| TASK DESCRIPTION |
Please swap "bathroom vanity" for "sink cabinet" throughout the items below. Reproduce everything else in them unchanged.
-- Begin RECORD LIST --
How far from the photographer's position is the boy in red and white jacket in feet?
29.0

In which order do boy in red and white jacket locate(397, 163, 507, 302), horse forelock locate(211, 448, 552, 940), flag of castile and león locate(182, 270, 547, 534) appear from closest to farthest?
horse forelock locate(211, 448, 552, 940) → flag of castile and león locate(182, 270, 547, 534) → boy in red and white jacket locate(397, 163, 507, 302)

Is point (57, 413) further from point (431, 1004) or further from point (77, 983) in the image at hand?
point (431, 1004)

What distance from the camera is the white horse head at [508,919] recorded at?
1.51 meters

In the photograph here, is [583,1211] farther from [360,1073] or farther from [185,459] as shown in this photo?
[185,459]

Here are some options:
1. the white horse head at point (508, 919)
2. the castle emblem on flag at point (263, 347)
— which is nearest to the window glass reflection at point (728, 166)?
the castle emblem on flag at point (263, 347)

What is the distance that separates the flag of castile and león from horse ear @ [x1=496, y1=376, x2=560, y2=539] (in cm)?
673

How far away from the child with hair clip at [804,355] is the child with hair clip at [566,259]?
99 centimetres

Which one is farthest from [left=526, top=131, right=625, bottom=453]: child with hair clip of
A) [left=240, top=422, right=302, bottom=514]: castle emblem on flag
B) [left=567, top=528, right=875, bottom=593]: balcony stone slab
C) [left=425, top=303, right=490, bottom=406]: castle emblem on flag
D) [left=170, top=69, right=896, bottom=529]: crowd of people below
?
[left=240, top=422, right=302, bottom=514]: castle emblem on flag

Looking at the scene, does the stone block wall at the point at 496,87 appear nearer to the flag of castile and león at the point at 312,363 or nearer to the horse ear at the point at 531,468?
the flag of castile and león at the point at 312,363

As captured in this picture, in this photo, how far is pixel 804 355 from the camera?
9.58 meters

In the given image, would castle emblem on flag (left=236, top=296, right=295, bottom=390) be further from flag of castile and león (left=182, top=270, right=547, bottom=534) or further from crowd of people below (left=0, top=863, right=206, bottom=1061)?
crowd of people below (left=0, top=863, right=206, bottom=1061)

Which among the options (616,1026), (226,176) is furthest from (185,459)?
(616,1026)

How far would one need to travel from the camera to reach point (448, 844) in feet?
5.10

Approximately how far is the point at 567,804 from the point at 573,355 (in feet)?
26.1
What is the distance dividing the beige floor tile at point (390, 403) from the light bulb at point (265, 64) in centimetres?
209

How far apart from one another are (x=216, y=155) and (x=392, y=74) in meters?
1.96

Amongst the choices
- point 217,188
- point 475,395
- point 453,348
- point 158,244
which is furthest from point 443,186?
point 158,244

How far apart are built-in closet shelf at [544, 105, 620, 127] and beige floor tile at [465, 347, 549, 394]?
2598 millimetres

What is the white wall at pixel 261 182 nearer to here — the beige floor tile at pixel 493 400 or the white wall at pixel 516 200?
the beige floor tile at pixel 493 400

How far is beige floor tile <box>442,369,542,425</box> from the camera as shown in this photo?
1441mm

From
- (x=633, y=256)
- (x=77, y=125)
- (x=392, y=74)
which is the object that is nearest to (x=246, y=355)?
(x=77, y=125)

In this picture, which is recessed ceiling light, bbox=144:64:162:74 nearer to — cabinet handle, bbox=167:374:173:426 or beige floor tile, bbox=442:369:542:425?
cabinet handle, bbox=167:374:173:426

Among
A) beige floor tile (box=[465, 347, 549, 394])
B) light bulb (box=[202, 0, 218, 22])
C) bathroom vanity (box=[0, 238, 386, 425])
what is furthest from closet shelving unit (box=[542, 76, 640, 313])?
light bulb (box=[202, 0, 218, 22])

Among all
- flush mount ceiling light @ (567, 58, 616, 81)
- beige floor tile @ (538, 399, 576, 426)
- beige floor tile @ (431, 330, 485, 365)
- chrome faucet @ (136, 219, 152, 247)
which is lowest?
-- End RECORD LIST --
| RESULT OF THIS TASK |
How far from the photographer's position is the boy in red and white jacket in feet?
29.0

In which order do boy in red and white jacket locate(397, 163, 507, 302), horse forelock locate(211, 448, 552, 940), flag of castile and león locate(182, 270, 547, 534) appear from closest to farthest?
horse forelock locate(211, 448, 552, 940) → flag of castile and león locate(182, 270, 547, 534) → boy in red and white jacket locate(397, 163, 507, 302)

Is point (57, 413) further from point (431, 1004) or further from point (77, 983) in the image at hand?
point (431, 1004)

What distance from the camera is the white horse head at [508,919] recorded at?
1.51 meters

In the photograph here, is [583,1211] farther from [360,1073] or farther from [185,459] as shown in this photo?
[185,459]

Here are some options:
1. the white horse head at point (508, 919)
2. the castle emblem on flag at point (263, 347)
— which is nearest to the window glass reflection at point (728, 166)?
the castle emblem on flag at point (263, 347)

What is the distance that separates the flag of castile and león from horse ear @ [x1=496, y1=376, x2=560, y2=539] (in cm)?
673

How far away from the child with hair clip at [804,355] is the child with hair clip at [566,259]?
99 centimetres

Which one is farthest from [left=526, top=131, right=625, bottom=453]: child with hair clip of
A) [left=240, top=422, right=302, bottom=514]: castle emblem on flag
B) [left=567, top=528, right=875, bottom=593]: balcony stone slab
C) [left=425, top=303, right=490, bottom=406]: castle emblem on flag
D) [left=170, top=69, right=896, bottom=529]: crowd of people below
?
[left=240, top=422, right=302, bottom=514]: castle emblem on flag

Looking at the scene, does the stone block wall at the point at 496,87 appear nearer to the flag of castile and león at the point at 312,363 or nearer to the horse ear at the point at 531,468?
the flag of castile and león at the point at 312,363

As captured in this picture, in this photo, how far is pixel 804 355 from the camera?
9.58 meters

In the given image, would castle emblem on flag (left=236, top=296, right=295, bottom=390) be further from flag of castile and león (left=182, top=270, right=547, bottom=534) or further from crowd of people below (left=0, top=863, right=206, bottom=1061)?
crowd of people below (left=0, top=863, right=206, bottom=1061)

Which among the options (616,1026), (226,176) is furthest from (185,459)?
(616,1026)

How far would one need to travel from the camera to reach point (448, 844) in feet?
5.10

Approximately how far is the point at 567,804 from the point at 573,355 (in feet)?
26.1
What is the distance dividing the beige floor tile at point (390, 403) from the light bulb at point (265, 64) in centimetres?
209

How far apart from one another are (x=216, y=155) and (x=392, y=74) in meters?
1.96

Amongst the choices
- point 217,188
- point 475,395
- point 453,348
- point 158,244
which is furthest from point 443,186?
point 158,244

How far apart are built-in closet shelf at [544, 105, 620, 127] and beige floor tile at [465, 347, 549, 394]?
2598 millimetres

What is the white wall at pixel 261 182 nearer to here — the beige floor tile at pixel 493 400 or the white wall at pixel 516 200?
the beige floor tile at pixel 493 400

How far is beige floor tile <box>442,369,542,425</box> from the camera as shown in this photo?
1441mm

From
- (x=633, y=256)
- (x=77, y=125)
- (x=392, y=74)
which is the object that is nearest to (x=246, y=355)?
(x=77, y=125)

In this picture, which is recessed ceiling light, bbox=144:64:162:74 nearer to — cabinet handle, bbox=167:374:173:426 or beige floor tile, bbox=442:369:542:425?
cabinet handle, bbox=167:374:173:426

Among
A) beige floor tile (box=[465, 347, 549, 394])
B) light bulb (box=[202, 0, 218, 22])
C) sink cabinet (box=[0, 238, 386, 425])
what is furthest from closet shelving unit (box=[542, 76, 640, 313])?
light bulb (box=[202, 0, 218, 22])

Among all
- flush mount ceiling light @ (567, 58, 616, 81)
- beige floor tile @ (538, 399, 576, 426)
- beige floor tile @ (431, 330, 485, 365)
- chrome faucet @ (136, 219, 152, 247)
which is lowest?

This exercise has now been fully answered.